Je n'ai jamais été très intéressé par le mythe de Pinocchio, ayant vu le vieux film de Disney et lu le livre de Collodi dans un lointain passé sans que cela ne marque plus que ça mon esprit alors juvénile. Pourtant, Winshluss a su piquer au vif ma curiosité suffisamment pour que je lise une des plus belles et des plus riches BD que j'ai lu. Bien joué.
J'ai rapidement accroché au parti pris de l'auteur dans cette adaptation très libre : le Pinocchio de Winshluss est donc une BD muette au ton noir et cynique, ou Pinocchio est en quelque sorte un robot créé par Gepetto dans l'optque d'être une arme de guerre ultime revendable une fortune à l'armée. Parfait pour nuancer le souvenir beaucoup trop "Walt Disney" que j'avais du mythe.
Tout d'abord, ce qui frappe et qui enchante, c'est l'incroyable richesse graphique de l'oeuvre, où chaque sous intrigue liée à différents personnages secondaires possède son identité graphique, je pense notamment à Jiminy Cafard, blatte, écrivain raté et chomeur squattant la crâne vide de notre pauvre Pinocchio. De plus, quelques splendides aquarelles sont clairsemées tout au long du livre et ne peuvent que ravir les yeux de qui sait voir. Un régal à lire de chaque instant, ce qui est d'autant plus agréable vu que en l'absence de mots, l'image a un rôle central.
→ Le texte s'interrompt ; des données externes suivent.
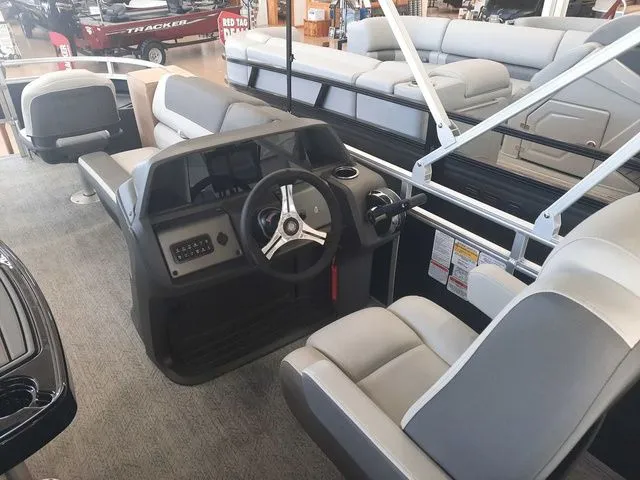 Slide: The Image of Sun Tracker Fishin' Barge 20 DLX 2026 - 10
Car en effet, Winshluss est passé maître dans l'art de communiquer par l'image. On suit l'histoire et les différents évenements avec passion presque sans aucune ligne de dialogue pour soutenir la narration, ce qui nous fait ressentir l'incapacité de Pinocchio à communiquer avec le monde extérieur qu'il arpente semant la destruction et le chaos bien malgré lui.
Mais ce qui est interessant dans Pinocchio, ce n'est pas seulement le fait de reprendre de façon noir et violente une histoire pour enfant en la saupoudrant d'un humour cynique, mais c'est surtout la quantité de thématiques que Whinshluss arrive à traiter et à actualiser avec cette refonte du mythe. Dans Pinocchio, il est question plus ou moins explicitement de l'industrie et de ses dérives, de la cupidité humaine, de soif de pouvoir, d'embrigadement des jeunes, de cercle vicieux de violence, de fanatisme religieux, d'homosexualité, de depression, de problèmes d'alcool, de famille, etc... tout cela vu à travers les yeux objectifs et sans jugement du petit Pinocchio qui parcourt innocemment ce monde cruel.
Pinocchio est une oeuvre d'une rare richesse, tant graphique que thématique, et est un essentiel dans la bibliothèque de tout amateur de BD, selon moi.